– Końcówka roku 2020 i rok 2021 były czasem szaleństwa zakupów, bo właśnie w nieruchomości Polacy lokowali oszczędności – mówi Tomasz Błeszyński, doradca rynku nieruchomości. Dziś zakupy stanęły, ale nie z powodu drogich mieszkań. – Ludzi nie stać na kredyt. Choć ceny ofertowe nie są wyższe niż pół roku temu ani znacząco wyższe niż pod koniec 2021 r., to warunki udzielenia kredytu są diametralnie inne – mówi Katarzyna Kuniewicz, ekspertka rynku mieszkaniowego Otodom.
Zablokowane kredyty
To wojna w Ukrainie i podwyżki stóp procentowych zablokowały dostęp do kredytów. Decydujący wpływ miała rekomendacja KNF, by przy ocenie zdolności kredytowej do bieżącej stopy procentowej banki doliczały 5 pkt proc. W efekcie Polacy stracili zdolność do zadłużania się, a nowe budowy stanęły. Według GUS w sierpniu deweloperzy rozpoczęli budowę zaledwie 5,2 tys. mieszkań, o 63 proc. mniej niż przed rokiem. I to, paradoksalnie, wywołało kolejny kryzys, bo klienci, a także dodatkowe 3 mln uchodźców, ruszyli na rynek najmu. W efekcie oferta wolnych mieszkań na wynajem spadła, według Otodom, nawet o 70 proc.

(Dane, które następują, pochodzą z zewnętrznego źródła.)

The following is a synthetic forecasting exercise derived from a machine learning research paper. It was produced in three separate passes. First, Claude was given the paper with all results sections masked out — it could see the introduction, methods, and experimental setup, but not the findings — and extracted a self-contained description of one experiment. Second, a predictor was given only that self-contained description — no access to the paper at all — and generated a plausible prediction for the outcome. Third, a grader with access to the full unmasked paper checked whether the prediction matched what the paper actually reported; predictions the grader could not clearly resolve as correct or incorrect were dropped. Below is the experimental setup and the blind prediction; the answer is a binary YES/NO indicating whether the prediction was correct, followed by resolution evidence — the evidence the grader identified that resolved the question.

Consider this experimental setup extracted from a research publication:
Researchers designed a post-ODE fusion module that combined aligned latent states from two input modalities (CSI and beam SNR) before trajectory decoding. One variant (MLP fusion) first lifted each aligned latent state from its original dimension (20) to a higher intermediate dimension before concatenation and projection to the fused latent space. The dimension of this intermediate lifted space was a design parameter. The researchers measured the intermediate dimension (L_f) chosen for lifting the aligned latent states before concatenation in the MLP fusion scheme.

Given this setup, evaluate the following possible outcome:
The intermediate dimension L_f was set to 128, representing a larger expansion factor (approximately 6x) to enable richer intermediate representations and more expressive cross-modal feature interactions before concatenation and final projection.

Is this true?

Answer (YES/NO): YES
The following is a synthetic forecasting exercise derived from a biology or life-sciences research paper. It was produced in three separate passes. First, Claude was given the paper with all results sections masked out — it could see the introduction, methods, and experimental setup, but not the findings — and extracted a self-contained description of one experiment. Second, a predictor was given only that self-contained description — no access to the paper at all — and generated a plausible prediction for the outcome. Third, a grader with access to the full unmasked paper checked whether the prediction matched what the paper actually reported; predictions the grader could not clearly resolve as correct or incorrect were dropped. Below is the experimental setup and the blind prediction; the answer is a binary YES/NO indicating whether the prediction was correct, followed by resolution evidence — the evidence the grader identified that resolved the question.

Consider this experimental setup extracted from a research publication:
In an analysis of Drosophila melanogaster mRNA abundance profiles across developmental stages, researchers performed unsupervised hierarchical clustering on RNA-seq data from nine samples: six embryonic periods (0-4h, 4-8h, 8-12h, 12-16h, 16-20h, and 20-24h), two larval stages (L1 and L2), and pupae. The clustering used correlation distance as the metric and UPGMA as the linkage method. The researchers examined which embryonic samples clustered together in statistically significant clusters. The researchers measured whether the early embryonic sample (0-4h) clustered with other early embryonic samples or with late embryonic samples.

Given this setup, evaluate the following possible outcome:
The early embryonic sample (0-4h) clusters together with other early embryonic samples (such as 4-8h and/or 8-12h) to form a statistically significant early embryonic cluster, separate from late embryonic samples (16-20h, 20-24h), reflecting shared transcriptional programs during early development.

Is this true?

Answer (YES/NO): NO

Deweloperzy ostrzegają, że gwałtowne zmniejszenie podaży mieszkań grozi kolejną katastrofą. – Zagrożone będą dziesiątki, jeśli nie setki tysięcy miejsc pracy, w samej branży budowlanej i sektorach powiązanych, jak stolarka, płytki, AGD – mówi Patryk Kozierkiewicz, ekspert Polskiego Związku Firm Deweloperskich. W efekcie mieszkań będzie jeszcze mniej.
Czy rząd faktycznie może coś zrobić? – Pytanie, czy istnieją jakieś sposoby, by państwo mogło, np. gwarantując spłatę kredytu złagodzić te uciążliwe przepisy KNF, np. z 5 do 2 proc. – zastanawia się Kuniewicz. O to samo oraz powrót ulgi budowlanej apelują też deweloperzy. Eksperci zwracają uwagę na słabość rynku najmu instytucjonalnego. Obejmuje on ledwie 8,5 tys. lokali, z czego 2 tys. przypada na państwowy fundusz. Ekspansja inwestujących w mieszkania na wynajem (PRS) blokowana jest przez wysokie koszty wykonawstwa i finansowania.